- Task to carry out
Can you rewrite all the items below as a numbered list, leaving out the blank lines?

____ Input

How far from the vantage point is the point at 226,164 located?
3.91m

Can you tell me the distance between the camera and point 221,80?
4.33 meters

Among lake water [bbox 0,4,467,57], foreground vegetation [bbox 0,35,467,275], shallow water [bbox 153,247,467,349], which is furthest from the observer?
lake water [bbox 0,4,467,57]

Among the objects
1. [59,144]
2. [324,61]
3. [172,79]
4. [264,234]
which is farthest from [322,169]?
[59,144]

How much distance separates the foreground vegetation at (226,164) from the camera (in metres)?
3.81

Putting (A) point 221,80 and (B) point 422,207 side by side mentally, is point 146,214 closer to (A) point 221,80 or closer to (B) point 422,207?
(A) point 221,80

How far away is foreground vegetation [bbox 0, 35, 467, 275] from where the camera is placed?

________

- Exercise result
1. How far from the vantage point is the point at 226,164 located?
2. 3.91m
3. Can you tell me the distance between the camera and point 221,80?
4. 4.33 meters
5. Among lake water [bbox 0,4,467,57], foreground vegetation [bbox 0,35,467,275], shallow water [bbox 153,247,467,349], which is furthest from the observer?
6. lake water [bbox 0,4,467,57]
7. Among the objects
8. 1. [59,144]
9. 2. [324,61]
10. 3. [172,79]
11. 4. [264,234]
12. which is farthest from [322,169]?
13. [59,144]
14. How much distance separates the foreground vegetation at (226,164) from the camera (in metres)?
15. 3.81
16. Putting (A) point 221,80 and (B) point 422,207 side by side mentally, is point 146,214 closer to (A) point 221,80 or closer to (B) point 422,207?
17. (A) point 221,80
18. How far away is foreground vegetation [bbox 0, 35, 467, 275] from where the camera is placed?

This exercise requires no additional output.